▸ **The input**
################

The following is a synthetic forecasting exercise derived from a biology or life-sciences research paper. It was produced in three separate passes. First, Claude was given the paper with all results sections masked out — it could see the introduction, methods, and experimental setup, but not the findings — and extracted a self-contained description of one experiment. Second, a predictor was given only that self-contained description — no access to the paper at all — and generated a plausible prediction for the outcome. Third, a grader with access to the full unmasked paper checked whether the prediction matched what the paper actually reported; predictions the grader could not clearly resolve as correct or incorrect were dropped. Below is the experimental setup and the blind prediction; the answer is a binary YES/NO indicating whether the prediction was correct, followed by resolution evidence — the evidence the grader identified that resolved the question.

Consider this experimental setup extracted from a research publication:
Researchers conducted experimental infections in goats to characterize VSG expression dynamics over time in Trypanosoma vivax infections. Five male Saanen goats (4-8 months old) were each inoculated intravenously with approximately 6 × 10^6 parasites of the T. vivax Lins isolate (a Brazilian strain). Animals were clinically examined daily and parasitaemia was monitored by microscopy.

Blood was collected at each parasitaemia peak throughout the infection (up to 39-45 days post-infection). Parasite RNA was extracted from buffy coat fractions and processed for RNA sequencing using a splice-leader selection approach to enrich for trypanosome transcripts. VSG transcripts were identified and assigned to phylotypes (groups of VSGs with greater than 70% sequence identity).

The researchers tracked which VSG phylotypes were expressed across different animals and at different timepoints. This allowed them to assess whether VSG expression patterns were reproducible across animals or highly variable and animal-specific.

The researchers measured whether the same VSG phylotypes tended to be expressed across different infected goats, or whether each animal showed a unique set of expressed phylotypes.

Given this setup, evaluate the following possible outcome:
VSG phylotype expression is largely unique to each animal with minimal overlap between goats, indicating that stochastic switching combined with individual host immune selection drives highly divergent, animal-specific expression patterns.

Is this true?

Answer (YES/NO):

################

▸ **Your objective**
Restate each line above word for word.

▸ **Solution for this task**
The following is a synthetic forecasting exercise derived from a biology or life-sciences research paper. It was produced in three separate passes. First, Claude was given the paper with all results sections masked out — it could see the introduction, methods, and experimental setup, but not the findings — and extracted a self-contained description of one experiment. Second, a predictor was given only that self-contained description — no access to the paper at all — and generated a plausible prediction for the outcome. Third, a grader with access to the full unmasked paper checked whether the prediction matched what the paper actually reported; predictions the grader could not clearly resolve as correct or incorrect were dropped. Below is the experimental setup and the blind prediction; the answer is a binary YES/NO indicating whether the prediction was correct, followed by resolution evidence — the evidence the grader identified that resolved the question.

Consider this experimental setup extracted from a research publication:
Researchers conducted experimental infections in goats to characterize VSG expression dynamics over time in Trypanosoma vivax infections. Five male Saanen goats (4-8 months old) were each inoculated intravenously with approximately 6 × 10^6 parasites of the T. vivax Lins isolate (a Brazilian strain). Animals were clinically examined daily and parasitaemia was monitored by microscopy.

Blood was collected at each parasitaemia peak throughout the infection (up to 39-45 days post-infection). Parasite RNA was extracted from buffy coat fractions and processed for RNA sequencing using a splice-leader selection approach to enrich for trypanosome transcripts. VSG transcripts were identified and assigned to phylotypes (groups of VSGs with greater than 70% sequence identity).

The researchers tracked which VSG phylotypes were expressed across different animals and at different timepoints. This allowed them to assess whether VSG expression patterns were reproducible across animals or highly variable and animal-specific.

The researchers measured whether the same VSG phylotypes tended to be expressed across different infected goats, or whether each animal showed a unique set of expressed phylotypes.

Given this setup, evaluate the following possible outcome:
VSG phylotype expression is largely unique to each animal with minimal overlap between goats, indicating that stochastic switching combined with individual host immune selection drives highly divergent, animal-specific expression patterns.

Is this true?

Answer (YES/NO):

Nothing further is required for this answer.